Nikola Nikolov
Nikola Nikolov

Reputation: 1310

Why the Enumerator of List<T> is public?

What is the reason for the public access modifier on the Enumerator in List?

I would expect private modifier instead of public.

List source code

Upvotes: 16

Views: 668

Answers (2)

Jon Skeet
Jon Skeet

Reputation: 1500903

It's public so that the GetEnumerator() method can be declared to return it.

That then allows the C# compiler to use it in a foreach loop... avoiding any heap allocations because List.Enumerator is a struct. (A mutable struct, which makes me go "urgh!" but that's another story.)

So when you have something like:

List<string> list = new List<string> { "..." };
foreach (var item in list)
{
    Console.WriteLine(item);
}

Then the compiler can convert it into something like:

List<string> list = new List<string> { "..." };
using (List<string>.Enumerator enumerator = list.GetEnumerator())
{
    while (enumerator.MoveNext())
    {
        string item = enumerator.Current;
        Console.WriteLine(item);
    }
}

Note the type of enumerator here - whereas if we had:

IEnumerable<string> list = new List<string> { "..." };
foreach (var item in list)
{
    Console.WriteLine(item);
}

it would use:

using (IEnumerator<string> enumerator = list.GetEnumerator())
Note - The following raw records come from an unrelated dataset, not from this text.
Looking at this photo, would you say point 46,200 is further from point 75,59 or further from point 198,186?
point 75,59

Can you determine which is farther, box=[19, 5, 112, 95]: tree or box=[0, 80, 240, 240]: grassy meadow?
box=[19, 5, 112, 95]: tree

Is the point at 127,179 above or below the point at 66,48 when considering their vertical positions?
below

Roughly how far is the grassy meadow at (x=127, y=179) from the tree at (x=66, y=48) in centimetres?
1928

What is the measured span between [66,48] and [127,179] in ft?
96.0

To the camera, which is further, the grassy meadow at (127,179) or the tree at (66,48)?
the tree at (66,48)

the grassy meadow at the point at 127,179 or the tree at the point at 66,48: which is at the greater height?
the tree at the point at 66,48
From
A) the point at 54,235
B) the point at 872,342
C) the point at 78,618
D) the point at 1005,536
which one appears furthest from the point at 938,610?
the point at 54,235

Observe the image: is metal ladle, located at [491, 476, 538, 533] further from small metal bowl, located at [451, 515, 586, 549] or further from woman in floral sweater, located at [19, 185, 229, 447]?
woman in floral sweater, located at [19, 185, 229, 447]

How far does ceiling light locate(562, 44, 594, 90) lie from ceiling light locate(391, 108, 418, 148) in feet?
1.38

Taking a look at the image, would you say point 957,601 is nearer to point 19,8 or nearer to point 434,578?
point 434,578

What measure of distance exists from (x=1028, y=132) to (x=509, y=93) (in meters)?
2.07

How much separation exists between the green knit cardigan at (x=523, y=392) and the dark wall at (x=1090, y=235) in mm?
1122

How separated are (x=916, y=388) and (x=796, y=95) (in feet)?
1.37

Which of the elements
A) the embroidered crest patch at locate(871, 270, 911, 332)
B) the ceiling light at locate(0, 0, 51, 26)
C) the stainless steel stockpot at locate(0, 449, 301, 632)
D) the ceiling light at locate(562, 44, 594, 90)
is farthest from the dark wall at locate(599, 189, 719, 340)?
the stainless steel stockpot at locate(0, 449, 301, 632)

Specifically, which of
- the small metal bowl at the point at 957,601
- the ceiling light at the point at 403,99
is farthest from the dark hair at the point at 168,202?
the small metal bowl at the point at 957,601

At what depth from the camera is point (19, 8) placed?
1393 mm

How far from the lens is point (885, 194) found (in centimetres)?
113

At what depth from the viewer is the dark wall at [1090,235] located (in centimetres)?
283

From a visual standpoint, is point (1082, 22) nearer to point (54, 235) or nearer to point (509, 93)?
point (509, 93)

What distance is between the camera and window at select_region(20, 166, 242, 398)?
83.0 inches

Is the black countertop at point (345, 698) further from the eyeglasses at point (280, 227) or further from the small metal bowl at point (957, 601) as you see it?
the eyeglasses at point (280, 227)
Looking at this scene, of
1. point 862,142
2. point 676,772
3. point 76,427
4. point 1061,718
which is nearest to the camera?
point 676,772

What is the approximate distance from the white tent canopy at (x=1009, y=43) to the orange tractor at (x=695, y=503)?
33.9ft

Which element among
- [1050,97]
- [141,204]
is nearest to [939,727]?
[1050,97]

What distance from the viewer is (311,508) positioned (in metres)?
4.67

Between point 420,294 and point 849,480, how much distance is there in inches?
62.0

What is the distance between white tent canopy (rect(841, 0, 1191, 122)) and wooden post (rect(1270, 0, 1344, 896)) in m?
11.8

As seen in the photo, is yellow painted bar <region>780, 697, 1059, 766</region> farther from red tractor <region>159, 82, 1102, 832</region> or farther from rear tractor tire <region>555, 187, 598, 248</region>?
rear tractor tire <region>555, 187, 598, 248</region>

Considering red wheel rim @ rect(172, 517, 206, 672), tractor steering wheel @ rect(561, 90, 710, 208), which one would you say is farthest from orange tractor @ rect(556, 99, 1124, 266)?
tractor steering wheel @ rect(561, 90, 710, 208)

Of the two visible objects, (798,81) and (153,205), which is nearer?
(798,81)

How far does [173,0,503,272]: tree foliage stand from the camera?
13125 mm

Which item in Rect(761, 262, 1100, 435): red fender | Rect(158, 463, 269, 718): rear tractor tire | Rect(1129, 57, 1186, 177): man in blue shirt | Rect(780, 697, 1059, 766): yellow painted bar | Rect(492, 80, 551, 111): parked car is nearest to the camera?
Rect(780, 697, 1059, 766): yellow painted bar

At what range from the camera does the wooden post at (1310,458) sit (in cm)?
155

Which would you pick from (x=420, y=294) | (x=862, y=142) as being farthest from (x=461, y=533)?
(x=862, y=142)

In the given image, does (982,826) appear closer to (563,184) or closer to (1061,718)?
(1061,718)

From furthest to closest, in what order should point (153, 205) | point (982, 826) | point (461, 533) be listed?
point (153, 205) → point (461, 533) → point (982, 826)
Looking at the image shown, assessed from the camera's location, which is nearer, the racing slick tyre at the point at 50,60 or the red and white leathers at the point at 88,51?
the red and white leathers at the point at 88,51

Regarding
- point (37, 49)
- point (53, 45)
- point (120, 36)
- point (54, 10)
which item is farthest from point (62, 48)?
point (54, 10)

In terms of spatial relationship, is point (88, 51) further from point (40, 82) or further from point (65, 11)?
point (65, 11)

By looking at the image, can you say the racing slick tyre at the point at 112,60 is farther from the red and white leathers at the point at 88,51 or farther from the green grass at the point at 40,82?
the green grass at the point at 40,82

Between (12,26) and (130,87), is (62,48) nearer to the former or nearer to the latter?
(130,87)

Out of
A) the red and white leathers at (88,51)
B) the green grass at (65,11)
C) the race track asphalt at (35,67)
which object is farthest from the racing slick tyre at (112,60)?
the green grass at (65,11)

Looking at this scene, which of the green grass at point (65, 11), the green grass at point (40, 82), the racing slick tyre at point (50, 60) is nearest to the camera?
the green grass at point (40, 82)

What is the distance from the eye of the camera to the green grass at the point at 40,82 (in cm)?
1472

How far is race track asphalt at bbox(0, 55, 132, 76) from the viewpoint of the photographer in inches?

... which involves a heap allocation as IEnumerator<string> is a reference type. The IEnumerable<T> implementation of GetEnumerator() in List<T> returns a boxed List<string>.Enumerator.

Upvotes: 30

Patrick Hofman
Patrick Hofman

Reputation: 156988

Simply because it is reused in a lot of other assemblies.

You can discuss whether that is a valid reason to use the struct and not the underlying interface, but that is the foremost reason I guess.